Page excerpt:
########

Anti-Islamic film protests, global society, fiction and reality

There are few established facts around the recent wave of unrest erupted in Libya and Egypt and spreading further against the anti-Islam film. We know that the trailer of an alleged movie titled “The Innocence of Muslims” has gone viral over the last few months. Yet, nobody is sure whether there is an actual feature-length movie beyond the trailer, and what the context of its production really is. Nor does the trailer hint at any serious anti-Islam propaganda movie, it looks more like an excessively bad taste trashy B-movie produced by people with a rotten sense of humour – and certainly no more rotten than we are used to watch in so many video productions constantly circulating on tv and on the internet.

It is a clear and extreme example of the global society we live in. The production of fiction and imagery creates reality, a reality dominated by images continuously mirroring themselves in a kind of infinite regression. A society of the spectacle, as radical thinker Guy Debord put it more than fourty years ago. Gone horribly wrong, for causes that reach far beyond a viral movie or a perceived Islamist (or anti-Islamic) threat. The response from U.S. officials also well exceeds the need to guarantee “national security”. It seems more in tune with the imperative to protect the sentiments and ideas of “the American nation” around such a symbolic date (the anniversay of 9/11), less than two months away from presidential elections, and pressure on Obama to reassure Americans of his unequivocably “American” qualities.

########

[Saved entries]

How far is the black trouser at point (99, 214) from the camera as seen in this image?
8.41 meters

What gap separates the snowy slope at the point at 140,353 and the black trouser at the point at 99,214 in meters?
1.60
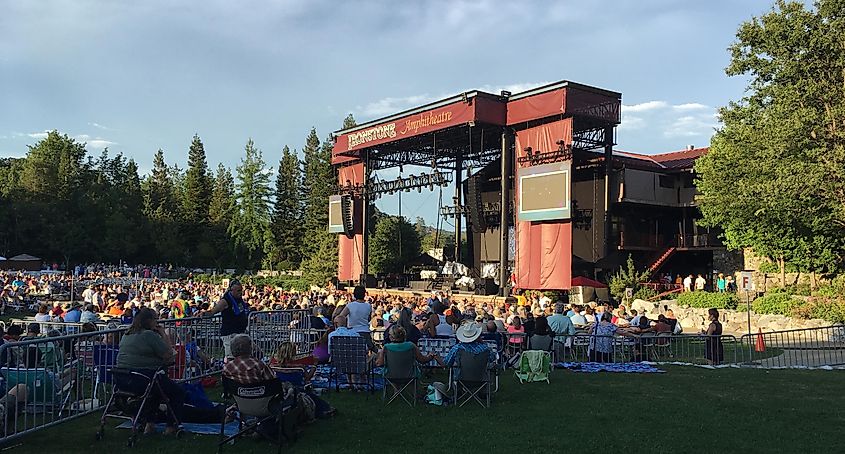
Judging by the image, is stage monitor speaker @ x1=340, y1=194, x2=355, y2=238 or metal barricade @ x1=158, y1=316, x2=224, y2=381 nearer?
metal barricade @ x1=158, y1=316, x2=224, y2=381

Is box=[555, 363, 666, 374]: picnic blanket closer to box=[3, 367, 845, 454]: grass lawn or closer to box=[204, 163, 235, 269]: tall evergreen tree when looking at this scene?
box=[3, 367, 845, 454]: grass lawn

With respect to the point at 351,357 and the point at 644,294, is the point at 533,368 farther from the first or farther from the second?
the point at 644,294

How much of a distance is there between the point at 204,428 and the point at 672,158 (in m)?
33.6

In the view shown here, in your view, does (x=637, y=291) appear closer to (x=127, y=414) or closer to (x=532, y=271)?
(x=532, y=271)

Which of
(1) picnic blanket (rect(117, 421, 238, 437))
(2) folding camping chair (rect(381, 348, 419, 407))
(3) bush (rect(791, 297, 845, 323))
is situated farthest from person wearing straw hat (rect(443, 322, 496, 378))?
(3) bush (rect(791, 297, 845, 323))

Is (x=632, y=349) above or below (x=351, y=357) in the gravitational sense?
below

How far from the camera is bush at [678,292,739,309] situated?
22.4m

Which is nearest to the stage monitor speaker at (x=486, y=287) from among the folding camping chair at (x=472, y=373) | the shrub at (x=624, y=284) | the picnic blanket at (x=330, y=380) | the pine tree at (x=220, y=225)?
the shrub at (x=624, y=284)

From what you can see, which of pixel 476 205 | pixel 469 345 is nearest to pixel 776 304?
pixel 476 205

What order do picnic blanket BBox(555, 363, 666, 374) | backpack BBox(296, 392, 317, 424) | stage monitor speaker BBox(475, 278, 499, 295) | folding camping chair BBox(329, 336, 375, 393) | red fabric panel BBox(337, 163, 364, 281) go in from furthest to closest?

########

Tasks:
(1) Please explain, in one to three sentences, why the commentary on the film protests holds that the response from U.S. officials goes beyond guaranteeing "national security."
(2) Reproduce everything in the commentary on the film protests from "Anti-Islamic film protests, global" down to "on the internet.".
The rows aren't needed here.

Solutions by task:
(1) The commentary says the response seems more in tune with protecting the sentiments and ideas of "the American nation" around a symbolic date, the anniversary of 9/11. It also points to the presidential elections less than two months away and the pressure on Obama to reassure Americans of his unequivocally "American" qualities.

(2)
Anti-Islamic film protests, global society, fiction and reality

There are few established facts around the recent wave of unrest erupted in Libya and Egypt and spreading further against the anti-Islam film. We know that the trailer of an alleged movie titled “The Innocence of Muslims” has gone viral over the last few months. Yet, nobody is sure whether there is an actual feature-length movie beyond the trailer, and what the context of its production really is. Nor does the trailer hint at any serious anti-Islam propaganda movie, it looks more like an excessively bad taste trashy B-movie produced by people with a rotten sense of humour – and certainly no more rotten than we are used to watch in so many video productions constantly circulating on tv and on the internet.